== Text section ==
The months-long writers’ strike is holding back the Australian premieres of major international films, including Sofia Coppola’s Priscilla, which screened at the Venice Film Festival early this month.
While Adelaide Film Festival creative director Mat Kesting has not given up hope of securing at least three international features comparable to last year’s sold-out premiere Australian screenings of Tar and The Banshees of Inisherin, their availability could not be confirmed before this week’s launch of the program for the October festival.
“We went to the wire; it was hard for the team because we were trying to secure those films but it’s a printed program,” Kesting tells InReview. “We had to draw a line and go, ‘What have we got?’.”
He says he and program director Gail Kovatseff are still in conversation to secure films that may include Priscilla, about the gilded cage in which Elvis Presley tried to keep his young wife; and Saltburn, the new film from the director behind Promising Young Woman, Emerald Fennell, about a naïve college boy seduced by the lifestyle of an aristocratic friend.
Another on Adelaide’s Venice wish-list is the winner of Golden Lion award for best film, Poor Things, a fantasy about a young woman (Emma Stone) resurrected after a suicide. It’s by the Oscar-winning team behind The Favourite: director Yorgos Lanthimos and Australian screenwriter Tony McNamara.
While distributors want to hold back their biggest films until the stars can promote them, Kesting says there is a backlog forming. At Venice, the red carpet was all but empty but for Ferrari star Adam Driver, who received a SAG (Screen Actors Guild) exemption, as did director Sofia Coppola, who had the real Priscilla Presley at her side.
“Film is a great mix of commerce and art, and a premiere in Venice is one thing but the distributors are holding back these titles until they can have their cast help promote them,” Kesting says. “That’s the bottom line. I am hoping some of the titles will come to us and I can announce them as late inclusions but, yes, the actors’ strike has disrupted the usual path.”
===
== Provided material ==
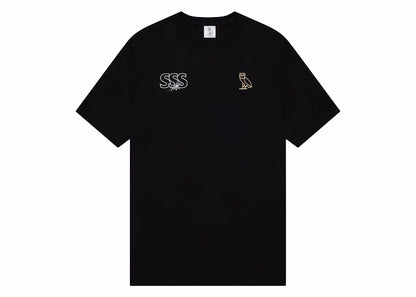 OVO x Scarborough Shooting Stars Ends T-shirt Black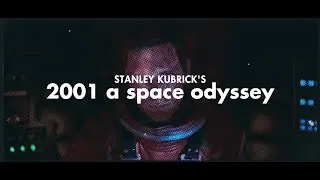 2001 a space odyssey edit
===
_Exercise 1_: According to the article on the Adelaide Film Festival, why are distributors holding back their biggest films?
_Exercise 2_: List every film title mentioned in the article on the Adelaide Film Festival.
_Exercise 3_: Reproduce the passage of the article on the Adelaide Film Festival between "While distributors want" and "at her side.", inclusive.

_Expected output 1_: They want to wait until the films' stars can help promote them. A premiere in Venice is one thing, but the distributors are keeping these titles back until their casts are available for promotion.

_Expected output 2_:
- Priscilla
- Tar
- The Banshees of Inisherin
- Saltburn
- Promising Young Woman
- Poor Things
- The Favourite
- Ferrari

_Expected output 3_:
While distributors want to hold back their biggest films until the stars can promote them, Kesting says there is a backlog forming. At Venice, the red carpet was all but empty but for Ferrari star Adam Driver, who received a SAG (Screen Actors Guild) exemption, as did director Sofia Coppola, who had the real Priscilla Presley at her side.